On the other hand, if our rights come from our humanity and our humanity is a gift from God, then we would still enjoy the freedom of speech, whether it is insulated from government interference by the First Amendment or not. The wording of the First Amendment itself gives us a peek at what its authors thought. They wrote: “Congress shall make no law … abridging the freedom of speech.” It doesn’t say that Congress shall grant freedom of speech; rather, it prohibits Congress from interfering with it. And by referring to free speech as the freedom of speech, the drafters recognized that the freedom of speech already existed before the country that they were founding even came to be.
The same founders who drafted the First Amendment also accepted Thomas Jefferson’s values articulated in the Declaration of Independence that we are endowed by our “Creator with certain unalienable rights, (and) that among these are life, liberty, and the pursuit of happiness.” It is clear beyond serious dispute from just scratching the surface of history that wedded to this country at its birth is the Judeo-Christian concept of the natural law. The natural law is the self-evident truth that our rights come from our humanity; that we have them by virtue of our mortal existence; that they do not depend upon government for their existence; that they do not vary as a consequence of where we are now or where our mothers were when we were born; and thus we remain fully endowed of these rights so long as we live, wherever we go. If you believe that we are the present result not of a supreme being, but of natural selection, you can accept as the founders did that humanity – and not government – is the repository of freedom.
I suspect that most people accept the natural law. We have even seen people in the government claim to accept it. Yet almost as soon as they take the oath to uphold these values, they start rejecting them. In the Patriot Act, for example, Congress made it a crime to reveal that the feds came calling on you with a search warrant in which a federal agent authorized himself to search records that you might have. This, of course, not only violates the Fourth Amendment, which stipulates that only judges may authorize searches, but it also violates the First Amendment because it punishes speech.

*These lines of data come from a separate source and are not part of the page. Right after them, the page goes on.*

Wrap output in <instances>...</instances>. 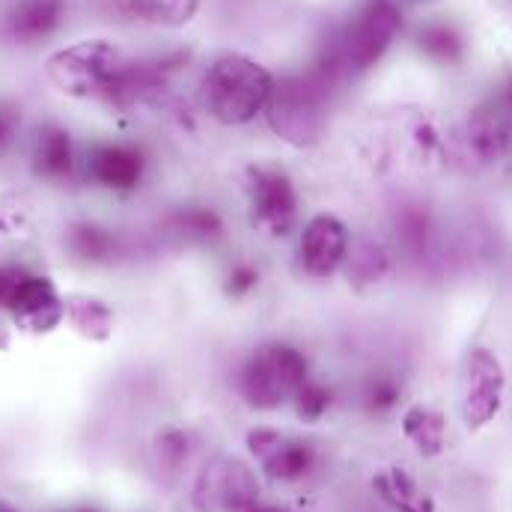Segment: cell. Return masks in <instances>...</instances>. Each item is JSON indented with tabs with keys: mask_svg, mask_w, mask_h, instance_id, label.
Returning <instances> with one entry per match:
<instances>
[{
	"mask_svg": "<svg viewBox=\"0 0 512 512\" xmlns=\"http://www.w3.org/2000/svg\"><path fill=\"white\" fill-rule=\"evenodd\" d=\"M340 87L343 84L316 60L304 72L274 81V93L265 111L268 126L292 146H307L319 140L328 120V105Z\"/></svg>",
	"mask_w": 512,
	"mask_h": 512,
	"instance_id": "cell-1",
	"label": "cell"
},
{
	"mask_svg": "<svg viewBox=\"0 0 512 512\" xmlns=\"http://www.w3.org/2000/svg\"><path fill=\"white\" fill-rule=\"evenodd\" d=\"M274 93V75L245 54L218 57L200 84L203 108L221 126H248L268 111Z\"/></svg>",
	"mask_w": 512,
	"mask_h": 512,
	"instance_id": "cell-2",
	"label": "cell"
},
{
	"mask_svg": "<svg viewBox=\"0 0 512 512\" xmlns=\"http://www.w3.org/2000/svg\"><path fill=\"white\" fill-rule=\"evenodd\" d=\"M402 30V15L390 0H367L319 51L343 81L373 69Z\"/></svg>",
	"mask_w": 512,
	"mask_h": 512,
	"instance_id": "cell-3",
	"label": "cell"
},
{
	"mask_svg": "<svg viewBox=\"0 0 512 512\" xmlns=\"http://www.w3.org/2000/svg\"><path fill=\"white\" fill-rule=\"evenodd\" d=\"M310 379L307 355L283 340L256 346L239 367L236 387L239 396L256 411H274L283 402L295 399L301 384Z\"/></svg>",
	"mask_w": 512,
	"mask_h": 512,
	"instance_id": "cell-4",
	"label": "cell"
},
{
	"mask_svg": "<svg viewBox=\"0 0 512 512\" xmlns=\"http://www.w3.org/2000/svg\"><path fill=\"white\" fill-rule=\"evenodd\" d=\"M128 60L108 39H84L48 57V81L75 99H108Z\"/></svg>",
	"mask_w": 512,
	"mask_h": 512,
	"instance_id": "cell-5",
	"label": "cell"
},
{
	"mask_svg": "<svg viewBox=\"0 0 512 512\" xmlns=\"http://www.w3.org/2000/svg\"><path fill=\"white\" fill-rule=\"evenodd\" d=\"M0 310L12 313L27 331H51L66 316L57 286L24 265H0Z\"/></svg>",
	"mask_w": 512,
	"mask_h": 512,
	"instance_id": "cell-6",
	"label": "cell"
},
{
	"mask_svg": "<svg viewBox=\"0 0 512 512\" xmlns=\"http://www.w3.org/2000/svg\"><path fill=\"white\" fill-rule=\"evenodd\" d=\"M251 224L271 239H286L298 224V191L277 164H251L245 173Z\"/></svg>",
	"mask_w": 512,
	"mask_h": 512,
	"instance_id": "cell-7",
	"label": "cell"
},
{
	"mask_svg": "<svg viewBox=\"0 0 512 512\" xmlns=\"http://www.w3.org/2000/svg\"><path fill=\"white\" fill-rule=\"evenodd\" d=\"M259 480L242 459H212L194 483L197 512H248L259 504Z\"/></svg>",
	"mask_w": 512,
	"mask_h": 512,
	"instance_id": "cell-8",
	"label": "cell"
},
{
	"mask_svg": "<svg viewBox=\"0 0 512 512\" xmlns=\"http://www.w3.org/2000/svg\"><path fill=\"white\" fill-rule=\"evenodd\" d=\"M465 140L480 164H512V75L492 99L471 111Z\"/></svg>",
	"mask_w": 512,
	"mask_h": 512,
	"instance_id": "cell-9",
	"label": "cell"
},
{
	"mask_svg": "<svg viewBox=\"0 0 512 512\" xmlns=\"http://www.w3.org/2000/svg\"><path fill=\"white\" fill-rule=\"evenodd\" d=\"M248 447L259 468L277 483H301L319 465V450L310 441L277 429H254L248 435Z\"/></svg>",
	"mask_w": 512,
	"mask_h": 512,
	"instance_id": "cell-10",
	"label": "cell"
},
{
	"mask_svg": "<svg viewBox=\"0 0 512 512\" xmlns=\"http://www.w3.org/2000/svg\"><path fill=\"white\" fill-rule=\"evenodd\" d=\"M504 367L489 349H474L468 358L465 384H462V417L468 429H480L495 420L504 405Z\"/></svg>",
	"mask_w": 512,
	"mask_h": 512,
	"instance_id": "cell-11",
	"label": "cell"
},
{
	"mask_svg": "<svg viewBox=\"0 0 512 512\" xmlns=\"http://www.w3.org/2000/svg\"><path fill=\"white\" fill-rule=\"evenodd\" d=\"M349 256V230L337 215H316L304 224L298 239V262L301 271L325 280L331 277Z\"/></svg>",
	"mask_w": 512,
	"mask_h": 512,
	"instance_id": "cell-12",
	"label": "cell"
},
{
	"mask_svg": "<svg viewBox=\"0 0 512 512\" xmlns=\"http://www.w3.org/2000/svg\"><path fill=\"white\" fill-rule=\"evenodd\" d=\"M84 173L93 185L105 191L126 194L143 182L146 173V155L143 149L131 143H99L87 152Z\"/></svg>",
	"mask_w": 512,
	"mask_h": 512,
	"instance_id": "cell-13",
	"label": "cell"
},
{
	"mask_svg": "<svg viewBox=\"0 0 512 512\" xmlns=\"http://www.w3.org/2000/svg\"><path fill=\"white\" fill-rule=\"evenodd\" d=\"M63 12H66V0H18L6 12V33L9 39L24 45L39 42L57 30Z\"/></svg>",
	"mask_w": 512,
	"mask_h": 512,
	"instance_id": "cell-14",
	"label": "cell"
},
{
	"mask_svg": "<svg viewBox=\"0 0 512 512\" xmlns=\"http://www.w3.org/2000/svg\"><path fill=\"white\" fill-rule=\"evenodd\" d=\"M161 233L176 245H212L224 236V218L212 206H182L161 221Z\"/></svg>",
	"mask_w": 512,
	"mask_h": 512,
	"instance_id": "cell-15",
	"label": "cell"
},
{
	"mask_svg": "<svg viewBox=\"0 0 512 512\" xmlns=\"http://www.w3.org/2000/svg\"><path fill=\"white\" fill-rule=\"evenodd\" d=\"M30 164H33V173H36L39 179H48V182L69 179L72 170H75L72 134L63 126L39 128V134H36V140H33Z\"/></svg>",
	"mask_w": 512,
	"mask_h": 512,
	"instance_id": "cell-16",
	"label": "cell"
},
{
	"mask_svg": "<svg viewBox=\"0 0 512 512\" xmlns=\"http://www.w3.org/2000/svg\"><path fill=\"white\" fill-rule=\"evenodd\" d=\"M373 489L382 498L384 504L393 512H435L432 498L417 486V480L399 468V465H387L376 477H373Z\"/></svg>",
	"mask_w": 512,
	"mask_h": 512,
	"instance_id": "cell-17",
	"label": "cell"
},
{
	"mask_svg": "<svg viewBox=\"0 0 512 512\" xmlns=\"http://www.w3.org/2000/svg\"><path fill=\"white\" fill-rule=\"evenodd\" d=\"M402 432L405 438L423 453V456H438L444 453L447 444V423L438 411L426 405H411L402 417Z\"/></svg>",
	"mask_w": 512,
	"mask_h": 512,
	"instance_id": "cell-18",
	"label": "cell"
},
{
	"mask_svg": "<svg viewBox=\"0 0 512 512\" xmlns=\"http://www.w3.org/2000/svg\"><path fill=\"white\" fill-rule=\"evenodd\" d=\"M66 245L69 251L84 259V262H111L114 256L120 254V239L108 230V227H99V224H90V221H81L69 230L66 236Z\"/></svg>",
	"mask_w": 512,
	"mask_h": 512,
	"instance_id": "cell-19",
	"label": "cell"
},
{
	"mask_svg": "<svg viewBox=\"0 0 512 512\" xmlns=\"http://www.w3.org/2000/svg\"><path fill=\"white\" fill-rule=\"evenodd\" d=\"M200 0H128L131 15L158 27H182L197 15Z\"/></svg>",
	"mask_w": 512,
	"mask_h": 512,
	"instance_id": "cell-20",
	"label": "cell"
},
{
	"mask_svg": "<svg viewBox=\"0 0 512 512\" xmlns=\"http://www.w3.org/2000/svg\"><path fill=\"white\" fill-rule=\"evenodd\" d=\"M69 319L90 340H105L114 331V313L99 298H75L69 304Z\"/></svg>",
	"mask_w": 512,
	"mask_h": 512,
	"instance_id": "cell-21",
	"label": "cell"
},
{
	"mask_svg": "<svg viewBox=\"0 0 512 512\" xmlns=\"http://www.w3.org/2000/svg\"><path fill=\"white\" fill-rule=\"evenodd\" d=\"M417 45L426 57L438 60V63H456L462 57V36L456 27L438 21V24H426L420 33H417Z\"/></svg>",
	"mask_w": 512,
	"mask_h": 512,
	"instance_id": "cell-22",
	"label": "cell"
},
{
	"mask_svg": "<svg viewBox=\"0 0 512 512\" xmlns=\"http://www.w3.org/2000/svg\"><path fill=\"white\" fill-rule=\"evenodd\" d=\"M396 236H399V242H402V248L408 254H423L426 245H429V236H432L429 212L420 209V206L399 209V215H396Z\"/></svg>",
	"mask_w": 512,
	"mask_h": 512,
	"instance_id": "cell-23",
	"label": "cell"
},
{
	"mask_svg": "<svg viewBox=\"0 0 512 512\" xmlns=\"http://www.w3.org/2000/svg\"><path fill=\"white\" fill-rule=\"evenodd\" d=\"M349 262V274L358 280V283H376L382 280L384 274L390 271V259L379 242H358L352 248V254L346 256Z\"/></svg>",
	"mask_w": 512,
	"mask_h": 512,
	"instance_id": "cell-24",
	"label": "cell"
},
{
	"mask_svg": "<svg viewBox=\"0 0 512 512\" xmlns=\"http://www.w3.org/2000/svg\"><path fill=\"white\" fill-rule=\"evenodd\" d=\"M292 402H295L298 420H304V423H319V420L328 414V408H331V402H334V393H331V387L325 382L307 379V382L301 384V390L295 393Z\"/></svg>",
	"mask_w": 512,
	"mask_h": 512,
	"instance_id": "cell-25",
	"label": "cell"
},
{
	"mask_svg": "<svg viewBox=\"0 0 512 512\" xmlns=\"http://www.w3.org/2000/svg\"><path fill=\"white\" fill-rule=\"evenodd\" d=\"M399 396H402V384L396 382L393 376H387V373H376V376H370L364 387H361V402H364V408L370 411V414H384V411H390L396 402H399Z\"/></svg>",
	"mask_w": 512,
	"mask_h": 512,
	"instance_id": "cell-26",
	"label": "cell"
},
{
	"mask_svg": "<svg viewBox=\"0 0 512 512\" xmlns=\"http://www.w3.org/2000/svg\"><path fill=\"white\" fill-rule=\"evenodd\" d=\"M259 280H262V271L256 268L251 259H236L224 274V295L233 298V301L251 298L259 289Z\"/></svg>",
	"mask_w": 512,
	"mask_h": 512,
	"instance_id": "cell-27",
	"label": "cell"
},
{
	"mask_svg": "<svg viewBox=\"0 0 512 512\" xmlns=\"http://www.w3.org/2000/svg\"><path fill=\"white\" fill-rule=\"evenodd\" d=\"M158 450H161V462L167 468H182L188 462V456H191V438L182 429H170V432L161 435Z\"/></svg>",
	"mask_w": 512,
	"mask_h": 512,
	"instance_id": "cell-28",
	"label": "cell"
},
{
	"mask_svg": "<svg viewBox=\"0 0 512 512\" xmlns=\"http://www.w3.org/2000/svg\"><path fill=\"white\" fill-rule=\"evenodd\" d=\"M15 128H18V111H15V108L0 105V152L12 143Z\"/></svg>",
	"mask_w": 512,
	"mask_h": 512,
	"instance_id": "cell-29",
	"label": "cell"
},
{
	"mask_svg": "<svg viewBox=\"0 0 512 512\" xmlns=\"http://www.w3.org/2000/svg\"><path fill=\"white\" fill-rule=\"evenodd\" d=\"M0 512H18L12 504H6V501H0Z\"/></svg>",
	"mask_w": 512,
	"mask_h": 512,
	"instance_id": "cell-30",
	"label": "cell"
},
{
	"mask_svg": "<svg viewBox=\"0 0 512 512\" xmlns=\"http://www.w3.org/2000/svg\"><path fill=\"white\" fill-rule=\"evenodd\" d=\"M72 512H96V510H87V507H84V510H72Z\"/></svg>",
	"mask_w": 512,
	"mask_h": 512,
	"instance_id": "cell-31",
	"label": "cell"
},
{
	"mask_svg": "<svg viewBox=\"0 0 512 512\" xmlns=\"http://www.w3.org/2000/svg\"><path fill=\"white\" fill-rule=\"evenodd\" d=\"M289 512H292V510H289Z\"/></svg>",
	"mask_w": 512,
	"mask_h": 512,
	"instance_id": "cell-32",
	"label": "cell"
}]
</instances>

This week, Congress is wrestling with more proposals that violate the natural law. One of our fundamental natural rights is the right to be free from government restraint, absent a proven case of criminal behavior. This, too, was articulated by the framers when they wrote in the Fifth Amendment: “No person shall be … deprived of life, liberty, or property without due process of law.” This recognizes the right to be free from restraint by the government, unless the government, utilizing due process, can make a case against you. That means a fair trial in your presence, with lawyers defending you and jurors deciding your case under the guidance of a neutral judge.
Yet, your representatives in Congress are about to authorize the president to violate your natural rights by enacting legislation that would permit him to use the military to arrest Americans and restrain them without due process. Even King George III, against whose armies the colonists fought for freedom, did not have the power to do that. And, just because Congress votes to make these acts of tyranny legal does not mean they are constitutional. The Constitution is a higher law than anything Congress can write; and all that Congress writes must conform to it.
Since the Constitution was written to keep the government from violating our natural rights, what can you do when the very government we have hired to protect those rights is violating them? If you live in Iowa or New Hampshire, you can vote for the only Republican candidate running for president who believes that the Constitution means what it says. You know who he is.